* Data listing
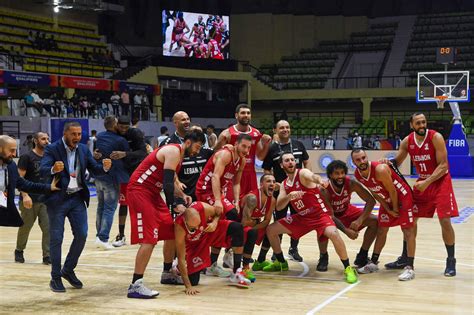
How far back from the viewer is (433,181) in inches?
303

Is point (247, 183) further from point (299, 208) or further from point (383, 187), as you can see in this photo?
point (383, 187)

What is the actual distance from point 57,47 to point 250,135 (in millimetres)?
Answer: 23440

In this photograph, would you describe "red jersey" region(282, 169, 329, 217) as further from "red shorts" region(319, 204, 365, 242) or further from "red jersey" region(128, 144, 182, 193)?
"red jersey" region(128, 144, 182, 193)

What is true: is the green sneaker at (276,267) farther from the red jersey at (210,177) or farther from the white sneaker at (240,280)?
the red jersey at (210,177)

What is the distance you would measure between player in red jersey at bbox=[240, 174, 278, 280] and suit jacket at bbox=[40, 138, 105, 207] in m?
1.68

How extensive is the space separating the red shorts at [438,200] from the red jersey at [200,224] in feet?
8.36

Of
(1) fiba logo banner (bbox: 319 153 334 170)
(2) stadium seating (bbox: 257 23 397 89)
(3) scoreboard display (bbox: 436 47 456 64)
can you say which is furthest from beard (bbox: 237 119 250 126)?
(2) stadium seating (bbox: 257 23 397 89)

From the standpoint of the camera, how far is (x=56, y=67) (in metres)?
28.4

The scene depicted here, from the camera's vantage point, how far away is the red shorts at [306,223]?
771 cm

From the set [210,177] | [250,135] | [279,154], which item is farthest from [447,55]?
[210,177]

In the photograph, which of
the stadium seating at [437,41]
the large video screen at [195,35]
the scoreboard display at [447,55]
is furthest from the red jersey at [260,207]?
the large video screen at [195,35]

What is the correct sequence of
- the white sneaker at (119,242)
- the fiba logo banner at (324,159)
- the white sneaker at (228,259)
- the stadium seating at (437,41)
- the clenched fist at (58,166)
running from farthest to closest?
1. the stadium seating at (437,41)
2. the fiba logo banner at (324,159)
3. the white sneaker at (119,242)
4. the white sneaker at (228,259)
5. the clenched fist at (58,166)

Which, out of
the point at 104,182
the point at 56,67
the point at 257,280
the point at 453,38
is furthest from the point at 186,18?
the point at 257,280

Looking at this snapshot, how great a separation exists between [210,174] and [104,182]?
8.74 ft
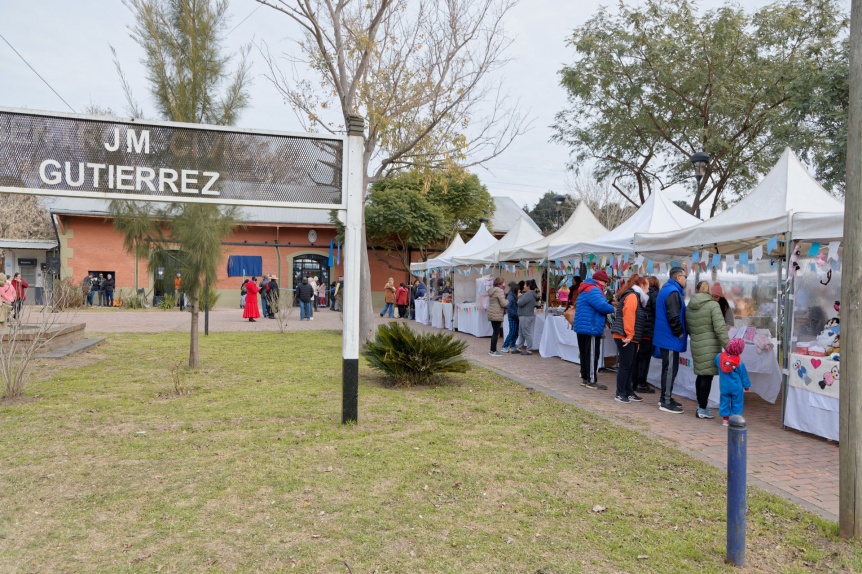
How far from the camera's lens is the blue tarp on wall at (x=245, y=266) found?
29750 millimetres

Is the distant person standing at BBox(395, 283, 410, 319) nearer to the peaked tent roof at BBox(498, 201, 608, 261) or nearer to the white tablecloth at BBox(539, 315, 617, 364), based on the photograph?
the peaked tent roof at BBox(498, 201, 608, 261)

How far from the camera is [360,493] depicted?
4363mm

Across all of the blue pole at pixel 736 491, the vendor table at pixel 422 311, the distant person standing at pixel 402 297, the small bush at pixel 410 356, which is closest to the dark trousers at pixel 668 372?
the small bush at pixel 410 356

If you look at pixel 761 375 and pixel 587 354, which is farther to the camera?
pixel 587 354

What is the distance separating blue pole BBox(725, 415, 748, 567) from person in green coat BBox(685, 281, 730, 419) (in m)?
3.51

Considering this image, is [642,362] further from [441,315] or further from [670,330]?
[441,315]

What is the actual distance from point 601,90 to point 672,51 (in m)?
2.28

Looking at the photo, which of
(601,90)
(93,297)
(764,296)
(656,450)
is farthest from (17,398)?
(93,297)

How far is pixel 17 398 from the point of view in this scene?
282 inches

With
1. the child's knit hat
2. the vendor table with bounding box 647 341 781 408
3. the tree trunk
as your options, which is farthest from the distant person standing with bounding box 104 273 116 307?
the child's knit hat

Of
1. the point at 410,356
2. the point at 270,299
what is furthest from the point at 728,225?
the point at 270,299

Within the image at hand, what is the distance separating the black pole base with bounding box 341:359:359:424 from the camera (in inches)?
234

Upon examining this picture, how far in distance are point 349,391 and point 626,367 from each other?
3802 millimetres

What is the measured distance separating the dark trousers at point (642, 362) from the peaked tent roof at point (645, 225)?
6.17 ft
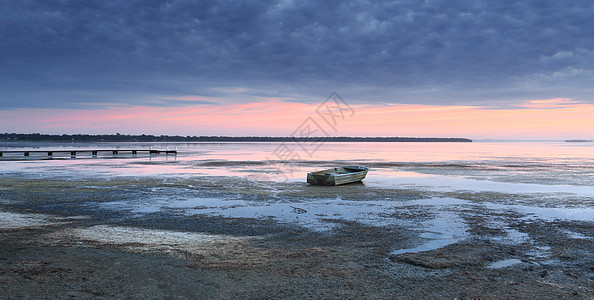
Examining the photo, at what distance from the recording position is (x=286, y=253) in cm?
934

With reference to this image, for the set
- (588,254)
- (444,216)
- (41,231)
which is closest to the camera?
(588,254)

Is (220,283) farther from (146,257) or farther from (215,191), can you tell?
(215,191)

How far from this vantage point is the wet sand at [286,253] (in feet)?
23.0

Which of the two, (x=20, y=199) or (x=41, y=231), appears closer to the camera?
(x=41, y=231)

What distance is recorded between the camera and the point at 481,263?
28.3ft

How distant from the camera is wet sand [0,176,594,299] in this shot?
7.02m

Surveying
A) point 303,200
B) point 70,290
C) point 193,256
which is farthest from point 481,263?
point 303,200

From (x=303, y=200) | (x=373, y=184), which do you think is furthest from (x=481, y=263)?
(x=373, y=184)

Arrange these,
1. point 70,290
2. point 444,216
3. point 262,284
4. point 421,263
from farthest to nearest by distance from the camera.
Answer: point 444,216 → point 421,263 → point 262,284 → point 70,290

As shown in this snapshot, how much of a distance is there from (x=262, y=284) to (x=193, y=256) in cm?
232

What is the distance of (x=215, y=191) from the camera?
2155 centimetres

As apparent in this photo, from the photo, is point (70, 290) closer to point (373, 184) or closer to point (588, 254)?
point (588, 254)

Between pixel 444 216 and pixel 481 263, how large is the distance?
6.21m

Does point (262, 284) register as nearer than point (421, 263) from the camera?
Yes
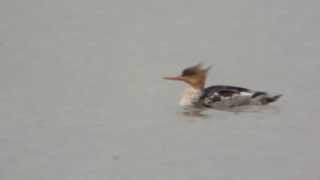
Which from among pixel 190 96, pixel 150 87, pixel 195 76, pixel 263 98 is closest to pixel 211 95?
pixel 190 96

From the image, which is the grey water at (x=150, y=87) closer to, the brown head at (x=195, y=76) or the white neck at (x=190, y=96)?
the white neck at (x=190, y=96)

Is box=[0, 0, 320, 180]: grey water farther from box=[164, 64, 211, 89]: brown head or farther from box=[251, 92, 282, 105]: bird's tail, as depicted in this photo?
box=[164, 64, 211, 89]: brown head

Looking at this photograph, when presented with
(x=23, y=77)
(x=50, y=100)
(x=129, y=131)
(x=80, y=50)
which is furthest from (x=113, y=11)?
(x=129, y=131)

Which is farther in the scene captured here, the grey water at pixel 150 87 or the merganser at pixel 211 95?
the merganser at pixel 211 95

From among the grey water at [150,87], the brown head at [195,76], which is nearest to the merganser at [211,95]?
the brown head at [195,76]

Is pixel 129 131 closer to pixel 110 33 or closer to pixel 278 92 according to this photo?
pixel 278 92

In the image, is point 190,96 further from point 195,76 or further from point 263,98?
point 263,98

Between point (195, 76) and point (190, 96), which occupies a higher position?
point (195, 76)

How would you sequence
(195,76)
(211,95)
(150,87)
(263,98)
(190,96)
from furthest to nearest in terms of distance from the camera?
(150,87) < (195,76) < (190,96) < (211,95) < (263,98)
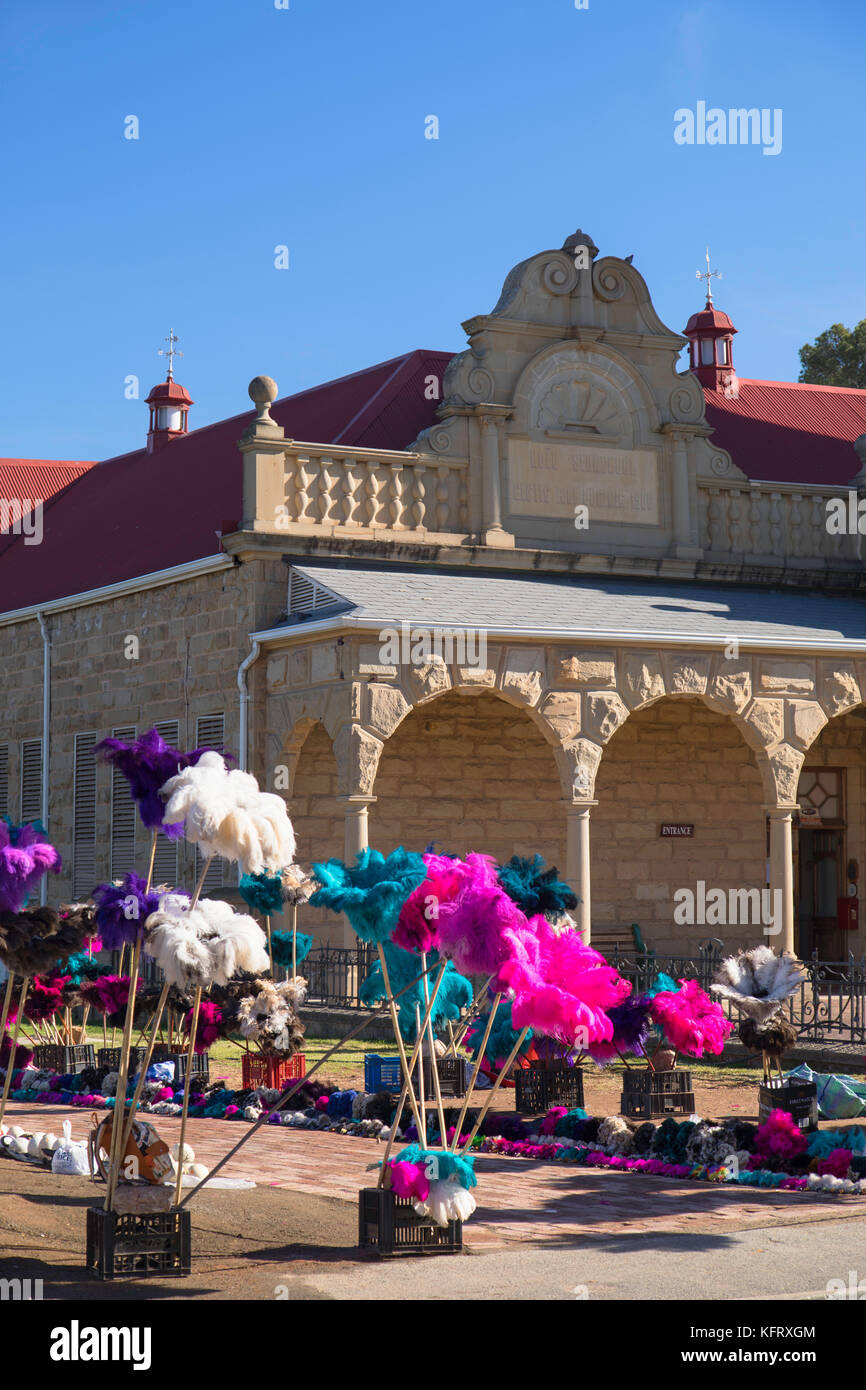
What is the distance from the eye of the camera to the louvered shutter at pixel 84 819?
25.3 meters

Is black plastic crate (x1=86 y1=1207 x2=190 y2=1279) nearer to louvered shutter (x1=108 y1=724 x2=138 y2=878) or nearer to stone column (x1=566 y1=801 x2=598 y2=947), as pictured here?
stone column (x1=566 y1=801 x2=598 y2=947)

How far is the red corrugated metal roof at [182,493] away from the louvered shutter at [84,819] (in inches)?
88.4

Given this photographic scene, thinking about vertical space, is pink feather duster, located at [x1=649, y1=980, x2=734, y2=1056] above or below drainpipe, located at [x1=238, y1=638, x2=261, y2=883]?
below

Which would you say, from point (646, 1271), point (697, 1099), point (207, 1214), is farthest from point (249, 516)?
point (646, 1271)

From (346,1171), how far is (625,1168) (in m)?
1.77

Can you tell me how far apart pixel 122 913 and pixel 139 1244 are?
57.7 inches

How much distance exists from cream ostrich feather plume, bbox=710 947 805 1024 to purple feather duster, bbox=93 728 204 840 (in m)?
6.25

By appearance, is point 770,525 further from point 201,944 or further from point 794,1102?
point 201,944

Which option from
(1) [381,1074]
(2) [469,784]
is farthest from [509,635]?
(1) [381,1074]

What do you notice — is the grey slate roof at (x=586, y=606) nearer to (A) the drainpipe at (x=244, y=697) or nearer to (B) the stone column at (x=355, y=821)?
(A) the drainpipe at (x=244, y=697)

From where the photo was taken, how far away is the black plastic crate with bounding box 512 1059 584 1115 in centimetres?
1367

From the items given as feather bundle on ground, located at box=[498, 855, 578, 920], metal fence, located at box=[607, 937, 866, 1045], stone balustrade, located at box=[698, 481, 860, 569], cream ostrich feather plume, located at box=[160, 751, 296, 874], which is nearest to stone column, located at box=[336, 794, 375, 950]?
metal fence, located at box=[607, 937, 866, 1045]

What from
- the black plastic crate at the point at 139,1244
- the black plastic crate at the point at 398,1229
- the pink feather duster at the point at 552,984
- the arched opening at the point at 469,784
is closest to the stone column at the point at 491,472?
the arched opening at the point at 469,784

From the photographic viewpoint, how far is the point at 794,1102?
11906 millimetres
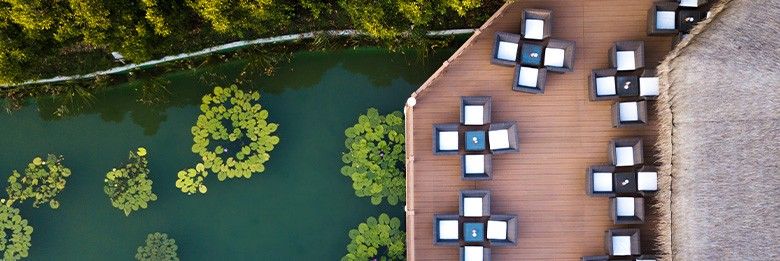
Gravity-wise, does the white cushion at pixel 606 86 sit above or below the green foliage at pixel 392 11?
below

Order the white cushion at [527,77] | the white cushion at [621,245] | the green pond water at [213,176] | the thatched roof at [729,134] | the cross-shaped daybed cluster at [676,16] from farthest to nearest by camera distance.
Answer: the green pond water at [213,176] → the white cushion at [527,77] → the cross-shaped daybed cluster at [676,16] → the white cushion at [621,245] → the thatched roof at [729,134]

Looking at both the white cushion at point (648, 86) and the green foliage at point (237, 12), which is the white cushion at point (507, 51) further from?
the green foliage at point (237, 12)

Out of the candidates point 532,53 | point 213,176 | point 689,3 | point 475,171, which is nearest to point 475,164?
point 475,171

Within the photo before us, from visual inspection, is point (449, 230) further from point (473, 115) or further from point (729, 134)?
point (729, 134)

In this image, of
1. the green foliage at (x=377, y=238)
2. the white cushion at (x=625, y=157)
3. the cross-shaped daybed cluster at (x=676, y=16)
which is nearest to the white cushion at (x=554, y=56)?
the cross-shaped daybed cluster at (x=676, y=16)

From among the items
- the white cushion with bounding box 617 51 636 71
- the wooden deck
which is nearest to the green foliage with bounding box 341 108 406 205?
the wooden deck

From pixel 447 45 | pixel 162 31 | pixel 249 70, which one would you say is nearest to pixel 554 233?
pixel 447 45
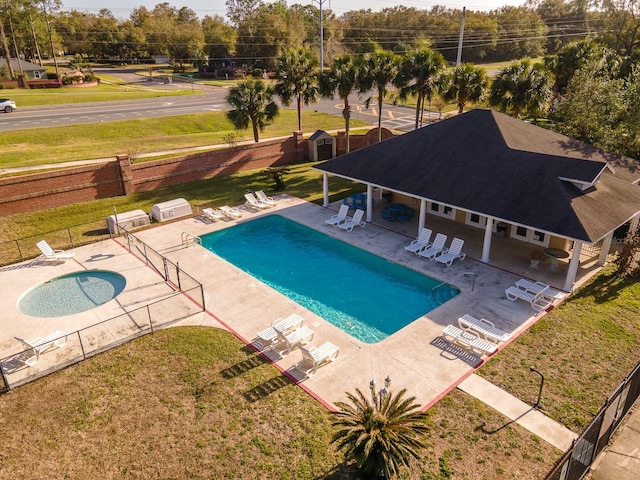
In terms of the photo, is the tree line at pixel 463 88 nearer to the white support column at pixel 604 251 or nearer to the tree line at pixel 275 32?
the white support column at pixel 604 251

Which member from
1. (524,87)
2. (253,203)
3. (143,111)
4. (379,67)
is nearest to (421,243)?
(253,203)

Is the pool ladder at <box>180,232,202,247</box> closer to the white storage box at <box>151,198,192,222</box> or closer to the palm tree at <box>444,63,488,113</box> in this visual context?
the white storage box at <box>151,198,192,222</box>

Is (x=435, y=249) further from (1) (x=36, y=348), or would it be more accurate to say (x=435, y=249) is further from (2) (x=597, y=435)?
(1) (x=36, y=348)

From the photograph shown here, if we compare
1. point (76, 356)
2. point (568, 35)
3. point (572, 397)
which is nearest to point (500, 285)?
point (572, 397)

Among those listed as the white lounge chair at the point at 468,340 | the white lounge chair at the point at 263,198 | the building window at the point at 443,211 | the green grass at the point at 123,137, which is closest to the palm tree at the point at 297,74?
the green grass at the point at 123,137

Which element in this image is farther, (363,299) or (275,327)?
(363,299)

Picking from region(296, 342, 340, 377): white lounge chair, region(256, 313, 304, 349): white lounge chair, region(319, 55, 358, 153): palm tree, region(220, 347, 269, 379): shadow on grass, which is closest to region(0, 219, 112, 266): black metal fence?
region(256, 313, 304, 349): white lounge chair

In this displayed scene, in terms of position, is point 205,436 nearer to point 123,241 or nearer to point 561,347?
point 561,347
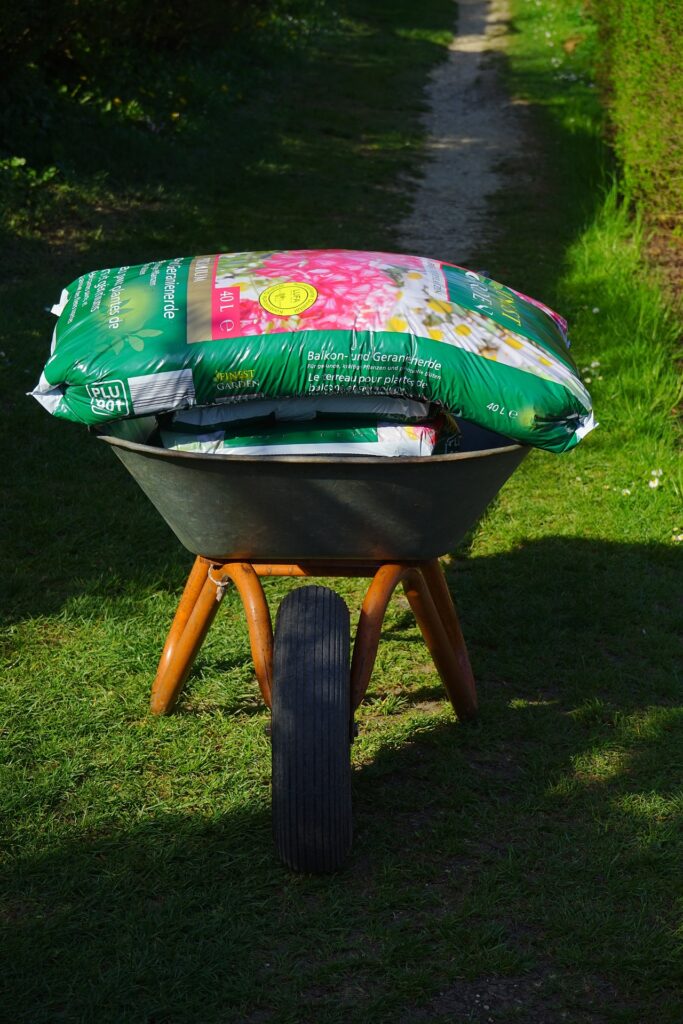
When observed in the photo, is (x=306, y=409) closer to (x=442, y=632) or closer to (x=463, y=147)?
(x=442, y=632)

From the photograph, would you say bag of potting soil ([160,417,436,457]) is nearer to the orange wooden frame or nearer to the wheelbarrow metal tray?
the wheelbarrow metal tray

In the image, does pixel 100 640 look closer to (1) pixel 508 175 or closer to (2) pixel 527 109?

* Stated problem
Produce an exact copy of only those lines that run from the line with "From pixel 447" to the final line of the records, including both; exclude images.

* Solution
From pixel 447 45 | pixel 162 31 | pixel 249 70, which one would you say is nearest to pixel 554 233?
pixel 447 45
In terms of the photo, is the tree line at pixel 463 88 nearer to the white support column at pixel 604 251 or nearer to the tree line at pixel 275 32?
the white support column at pixel 604 251

Which member from
1. (524,87)
2. (253,203)
3. (143,111)
4. (379,67)
is nearest to (421,243)?
(253,203)

Is the pool ladder at <box>180,232,202,247</box> closer to the white storage box at <box>151,198,192,222</box> or closer to the palm tree at <box>444,63,488,113</box> in this visual context?
the white storage box at <box>151,198,192,222</box>

Is (x=435, y=249) further from (1) (x=36, y=348), or would it be more accurate to say (x=435, y=249) is further from (2) (x=597, y=435)?
(1) (x=36, y=348)

From the photograph shown here, if we compare
1. point (76, 356)
2. point (568, 35)
3. point (572, 397)
which is nearest to point (500, 285)?
point (572, 397)

Among those listed as the white lounge chair at the point at 468,340 | the white lounge chair at the point at 263,198 | the building window at the point at 443,211 | the green grass at the point at 123,137, which is closest to the palm tree at the point at 297,74?
the green grass at the point at 123,137

Which element in this image is farther, (363,299) or (275,327)?
(363,299)

Picking from region(296, 342, 340, 377): white lounge chair, region(256, 313, 304, 349): white lounge chair, region(319, 55, 358, 153): palm tree, region(220, 347, 269, 379): shadow on grass, which is closest to region(0, 219, 112, 266): black metal fence?
region(256, 313, 304, 349): white lounge chair

In this displayed scene, in terms of position, is point 205,436 nearer to point 123,241 or nearer to point 561,347?
point 561,347
When observed in the photo, is (x=306, y=409) closer to (x=442, y=632) or closer to (x=463, y=147)?
(x=442, y=632)

From the photograph, would you say bag of potting soil ([160,417,436,457]) is nearer to the orange wooden frame or nearer to the wheelbarrow metal tray?
the wheelbarrow metal tray

In the image, does pixel 100 640 look closer to (1) pixel 508 175 or closer to (2) pixel 527 109?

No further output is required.